Member of the Bundestag
- In office 2005–2021

Personal details
- Born: 24 February 1954 (age 72) Großenehrich, East Germany (now Germany)
- Party: CDU

= Katharina Landgraf =

German politician

Katharina Landgraf (born 24 February 1954) is a German politician of the Christian Democratic Union (CDU) who served as a member of the Bundestag from the state of Saxony in 1990 and again from 2005 until 2021.

== Political career ==
From 1999 until 2004, Landgraf served as a member of the State Parliament of Saxony.

Landgraf became a member of the Bundestag in the 2005 German federal election. She served on the Committee on Food and Agriculture and in the Committee on Family, Senior Citizens, Women and Youth. In addition to her committee assignments, she was part of the German-Korean Parliamentary Friendship Group.

In the negotiations to form a Grand Coalition of Chancellor Angela Merkel's Christian Democrats (CDU together with the Bavarian CSU) and the SPD following the 2013 federal elections, Landgraf was part of the CDU/CSU delegation in the working group on families, women and equality, led by Annette Widmann-Mauz and Manuela Schwesig.
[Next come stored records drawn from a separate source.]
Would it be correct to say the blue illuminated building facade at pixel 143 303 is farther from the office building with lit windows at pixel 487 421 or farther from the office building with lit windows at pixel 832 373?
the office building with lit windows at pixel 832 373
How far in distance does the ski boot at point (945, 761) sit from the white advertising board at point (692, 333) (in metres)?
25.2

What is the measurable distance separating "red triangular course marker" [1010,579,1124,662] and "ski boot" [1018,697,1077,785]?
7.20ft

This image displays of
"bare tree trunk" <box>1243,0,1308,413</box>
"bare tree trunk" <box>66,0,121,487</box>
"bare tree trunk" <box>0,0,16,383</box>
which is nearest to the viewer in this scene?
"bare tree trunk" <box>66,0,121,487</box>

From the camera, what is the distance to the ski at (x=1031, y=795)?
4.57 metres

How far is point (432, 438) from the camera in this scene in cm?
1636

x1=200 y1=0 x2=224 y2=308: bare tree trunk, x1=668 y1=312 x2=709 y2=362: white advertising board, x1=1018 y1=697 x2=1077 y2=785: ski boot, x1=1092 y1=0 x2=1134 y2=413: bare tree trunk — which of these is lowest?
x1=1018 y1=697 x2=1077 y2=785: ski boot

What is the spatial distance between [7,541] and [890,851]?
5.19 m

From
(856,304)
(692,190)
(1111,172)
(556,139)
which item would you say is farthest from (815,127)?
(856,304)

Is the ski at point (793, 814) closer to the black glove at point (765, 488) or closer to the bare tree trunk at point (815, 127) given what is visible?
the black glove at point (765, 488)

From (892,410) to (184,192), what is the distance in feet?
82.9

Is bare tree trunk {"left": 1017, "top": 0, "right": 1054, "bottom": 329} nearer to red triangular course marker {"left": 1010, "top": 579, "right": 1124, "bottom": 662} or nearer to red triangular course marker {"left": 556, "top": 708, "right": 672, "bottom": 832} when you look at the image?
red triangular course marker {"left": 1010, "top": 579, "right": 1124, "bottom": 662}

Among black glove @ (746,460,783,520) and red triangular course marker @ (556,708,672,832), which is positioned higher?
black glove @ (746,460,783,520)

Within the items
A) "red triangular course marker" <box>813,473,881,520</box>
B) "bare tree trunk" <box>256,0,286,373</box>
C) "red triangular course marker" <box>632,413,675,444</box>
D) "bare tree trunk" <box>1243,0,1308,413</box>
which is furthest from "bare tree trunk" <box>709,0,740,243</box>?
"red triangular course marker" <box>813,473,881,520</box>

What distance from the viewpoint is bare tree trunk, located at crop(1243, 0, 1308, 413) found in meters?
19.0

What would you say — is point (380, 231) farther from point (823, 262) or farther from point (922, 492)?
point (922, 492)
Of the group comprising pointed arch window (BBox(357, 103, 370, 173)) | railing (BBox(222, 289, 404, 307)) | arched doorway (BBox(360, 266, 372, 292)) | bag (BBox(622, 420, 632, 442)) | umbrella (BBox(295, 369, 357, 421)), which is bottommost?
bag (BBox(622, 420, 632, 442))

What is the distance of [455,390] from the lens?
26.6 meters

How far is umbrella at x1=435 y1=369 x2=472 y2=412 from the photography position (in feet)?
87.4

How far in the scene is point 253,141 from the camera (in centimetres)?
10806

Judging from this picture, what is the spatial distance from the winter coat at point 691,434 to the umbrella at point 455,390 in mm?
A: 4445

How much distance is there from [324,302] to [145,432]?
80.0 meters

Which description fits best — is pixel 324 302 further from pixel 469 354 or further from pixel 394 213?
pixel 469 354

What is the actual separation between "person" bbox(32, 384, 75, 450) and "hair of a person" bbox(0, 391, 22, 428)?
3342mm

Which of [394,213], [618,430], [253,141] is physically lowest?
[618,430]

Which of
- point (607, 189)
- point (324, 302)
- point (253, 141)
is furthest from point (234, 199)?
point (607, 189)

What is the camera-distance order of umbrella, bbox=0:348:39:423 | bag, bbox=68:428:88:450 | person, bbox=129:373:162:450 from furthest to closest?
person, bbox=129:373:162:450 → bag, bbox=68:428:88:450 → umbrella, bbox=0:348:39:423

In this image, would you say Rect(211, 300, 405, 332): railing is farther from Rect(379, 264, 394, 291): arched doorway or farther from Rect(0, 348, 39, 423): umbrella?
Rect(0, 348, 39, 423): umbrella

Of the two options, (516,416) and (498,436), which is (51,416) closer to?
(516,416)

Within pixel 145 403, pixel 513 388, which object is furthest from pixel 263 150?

In June 2020, Landgraf announced that she would not stand in the 2021 federal elections but instead resign from active politics by the end of the parliamentary term.

== Other activities ==
- Federal Agency for Civic Education (BPB), Member of the Board of Trustees (2018–2021)
- Internationaler Bund, Member of the Presidium

== Political positions ==
In June 2017, Landgraf voted against Germany's introduction of same-sex marriage.